India is only going to let me accept it on its own terms

The view from the train between Mumbai and Pune

Back in September 2008, I arrived in Cambodia - one of my first ventures into a country with a distinctly different culture compared to what I’d grown up accustomed to in Melbourne. I was most definitely out of my depth - but I had my good friend Melina, who had moved over to Cambodia earlier in the year, on hand to ease me into this corner of the world.

Melina made sure the experience was an honest one - no coddling, no hiding in fancy hotels, no expensive taxis. The journey from the airport was by tuk-tuk to a modest hotel, taking in the sights and sounds and smells along the way, in a more authentic approach than I probably would have opted for myself.

Her guidance continued for a little while, helping me with finding my way around Battambang, learning a smattering of Khmer, and introducing me to both ex-pats and locals. After a little while (with some prodding), my existence in Cambodia became far more independent, and I was able to make my way around town confidently and haggle for intercity taxis in a mixture of English and Khmer. My stay - initially planned as two weeks - became four months.

Now, I find myself visiting India for the first time. Again, I’m out of my depth, but Melina’s back in Melbourne and for the first few days I didn’t cross paths with anyone I knew. That changed once I start socialising with other Ruby developers around the conference kicking off, but the fact that I’ve had to fend for myself a bit more has me re-realising how lucky I was to have Melina’s wisdom and experience guiding me in Cambodia all those years ago.

Don’t get me wrong: India is a very different country to Cambodia - it’s the fact that they’re both different to my established comfort zone in particular that has me drawing parallels.
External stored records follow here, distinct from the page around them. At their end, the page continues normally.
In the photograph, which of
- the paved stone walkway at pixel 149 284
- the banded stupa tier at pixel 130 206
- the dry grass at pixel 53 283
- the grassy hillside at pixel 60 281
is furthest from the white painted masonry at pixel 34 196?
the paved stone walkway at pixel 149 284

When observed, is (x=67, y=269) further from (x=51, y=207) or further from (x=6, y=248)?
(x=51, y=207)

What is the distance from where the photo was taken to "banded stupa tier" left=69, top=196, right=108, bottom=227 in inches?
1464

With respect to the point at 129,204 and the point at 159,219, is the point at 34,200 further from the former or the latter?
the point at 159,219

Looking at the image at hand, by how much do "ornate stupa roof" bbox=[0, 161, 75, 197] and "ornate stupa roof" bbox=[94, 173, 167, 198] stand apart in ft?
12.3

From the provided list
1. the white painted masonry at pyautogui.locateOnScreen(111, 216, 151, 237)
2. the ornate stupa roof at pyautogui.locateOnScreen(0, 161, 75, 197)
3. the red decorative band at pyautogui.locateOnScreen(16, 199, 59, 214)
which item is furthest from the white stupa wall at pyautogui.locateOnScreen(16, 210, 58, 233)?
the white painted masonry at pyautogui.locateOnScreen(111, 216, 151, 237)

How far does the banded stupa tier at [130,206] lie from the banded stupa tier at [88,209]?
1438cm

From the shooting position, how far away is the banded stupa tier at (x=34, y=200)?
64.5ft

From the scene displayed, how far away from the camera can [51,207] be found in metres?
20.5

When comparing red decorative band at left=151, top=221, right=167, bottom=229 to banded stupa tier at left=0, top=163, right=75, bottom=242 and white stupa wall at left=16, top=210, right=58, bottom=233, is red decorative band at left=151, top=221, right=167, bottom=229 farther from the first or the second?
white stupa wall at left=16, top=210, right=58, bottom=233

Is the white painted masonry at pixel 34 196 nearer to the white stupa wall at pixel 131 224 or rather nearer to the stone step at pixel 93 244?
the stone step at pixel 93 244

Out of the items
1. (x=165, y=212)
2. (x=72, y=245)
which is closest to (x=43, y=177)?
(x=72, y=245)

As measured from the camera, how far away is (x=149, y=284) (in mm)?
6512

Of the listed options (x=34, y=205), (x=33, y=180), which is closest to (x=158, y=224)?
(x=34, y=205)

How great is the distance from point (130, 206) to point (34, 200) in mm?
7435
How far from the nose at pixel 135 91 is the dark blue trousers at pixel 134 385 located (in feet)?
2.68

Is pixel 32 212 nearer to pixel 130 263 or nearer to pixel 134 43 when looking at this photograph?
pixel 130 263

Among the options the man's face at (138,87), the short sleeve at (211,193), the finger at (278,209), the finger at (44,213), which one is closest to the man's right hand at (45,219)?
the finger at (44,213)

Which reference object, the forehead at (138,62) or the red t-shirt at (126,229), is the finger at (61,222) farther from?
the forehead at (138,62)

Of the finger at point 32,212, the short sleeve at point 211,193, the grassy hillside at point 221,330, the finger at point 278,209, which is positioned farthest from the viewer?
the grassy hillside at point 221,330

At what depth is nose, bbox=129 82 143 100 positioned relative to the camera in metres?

I’m trying to remove any expectations and stereotypes as I’ve ventured through Mumbai and onto Pune - certainly, India is only going to let me accept it on its own terms.

I’m a little wary of embracing an authentic experience - how can I, as a visitor, judge what’s authentic? There are so many different cultures mixed into India, so much wealth and poverty - applying a broad brush for a generalisation is foolish. And as a white man who only speaks English, my experiences are always going to be tainted.

Still, I’m making some effort in stepping out from the shiny hotels I’ve found myself staying in. From my conversations with my Ruby peers, the fact that I’ve taken the train (rather than a private taxi or flying) to Pune is surprising and a touch more normal - an accidental win, really. Wandering the streets of the neighbourhoods that I’m staying in also seems to be the path less travelled - taxis are again the default, and I can count the number of other obvious foreigners I’ve seen on the streets on one hand.

Almost everyone I’ve interacted with has been friendly and helpful - the last hour of the train ride was spent conversing with Indian passengers comparing software development opportunities, weather, and the costs of living in different countries. Restaurant staff have been keen to recommend local Maharashtrian dishes (and are surprised that I know and love naan and lassis). The local Rubyists have been wonderfully welcoming and supportive.

Alongside the people, the rain has dominated my experience - after a drought, the wet season has returned in force. The grey clouds blurred into the distant, verdant green hills as I travelled across the countryside, the roads are often half-drowned here in Pune, and I’ve had to navigate puddles and mud (mostly with success) while wandering. At times, the weather has perhaps curtailed my explorations, but at other times, it has added to the sense of adventure.

Bit by bit, I’m gaining a better understanding of at least one corner of this country, and in turn India is pushing my comfort zone’s boundaries a little further. Exhausting, intriguing, but certainly also fun.